── Entries provided

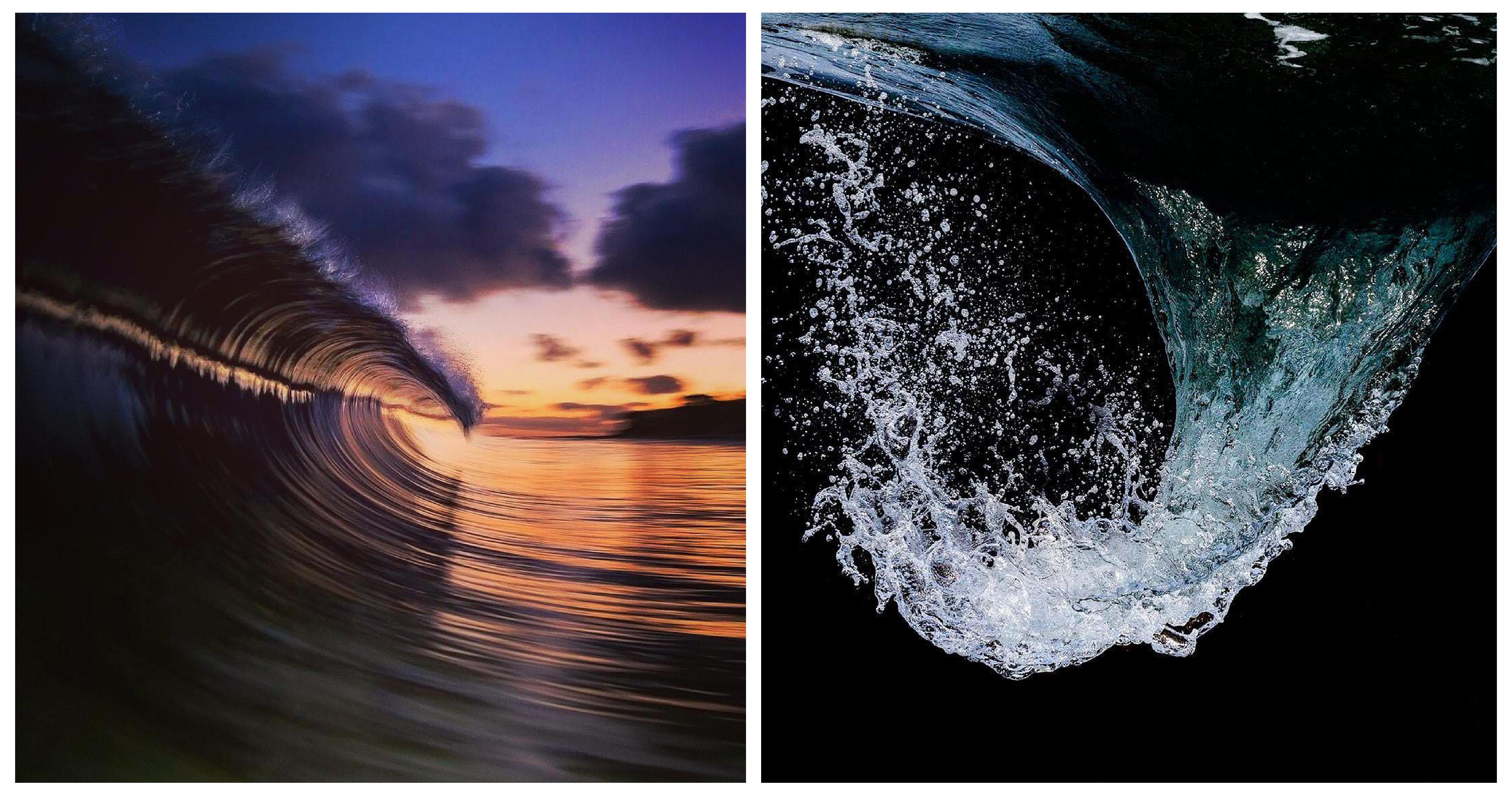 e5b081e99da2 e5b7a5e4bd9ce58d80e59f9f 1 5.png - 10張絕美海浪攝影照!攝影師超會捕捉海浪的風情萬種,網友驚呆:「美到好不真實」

────
── Entries provided

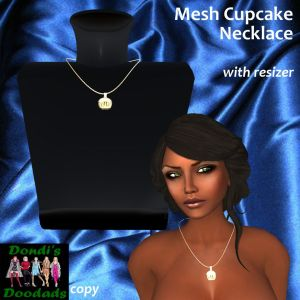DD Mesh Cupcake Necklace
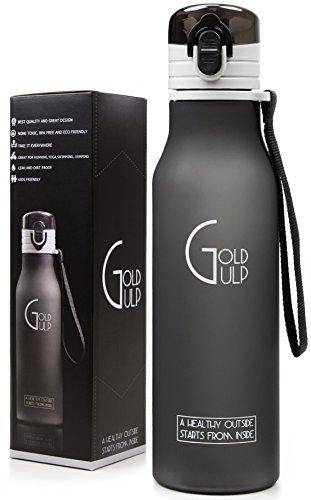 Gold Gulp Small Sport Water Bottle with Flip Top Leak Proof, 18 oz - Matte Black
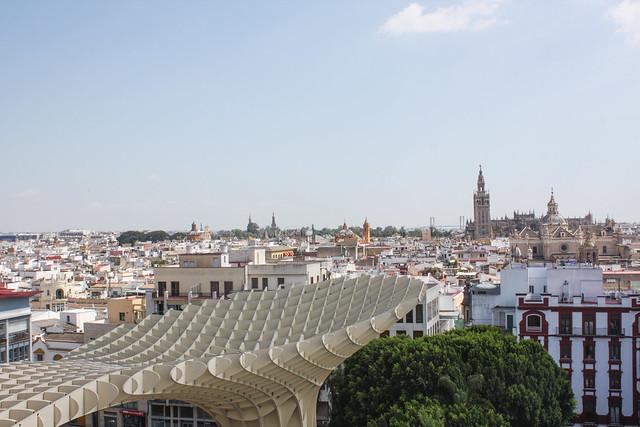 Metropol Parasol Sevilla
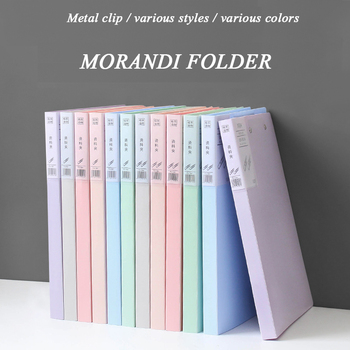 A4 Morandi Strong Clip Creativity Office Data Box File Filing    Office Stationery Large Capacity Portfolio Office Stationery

────

Would you output only the span of the records above that opens with the line containing "Metropol Parasol Sevilla" and closes with the line containing "A4 Morandi Strong", ends included and pictures dropped?

Your solution.
 Metropol Parasol Sevilla
 A4 Morandi Strong Clip Creativity Office Data Box File Filing    Office Stationery Large Capacity Portfolio Office Stationery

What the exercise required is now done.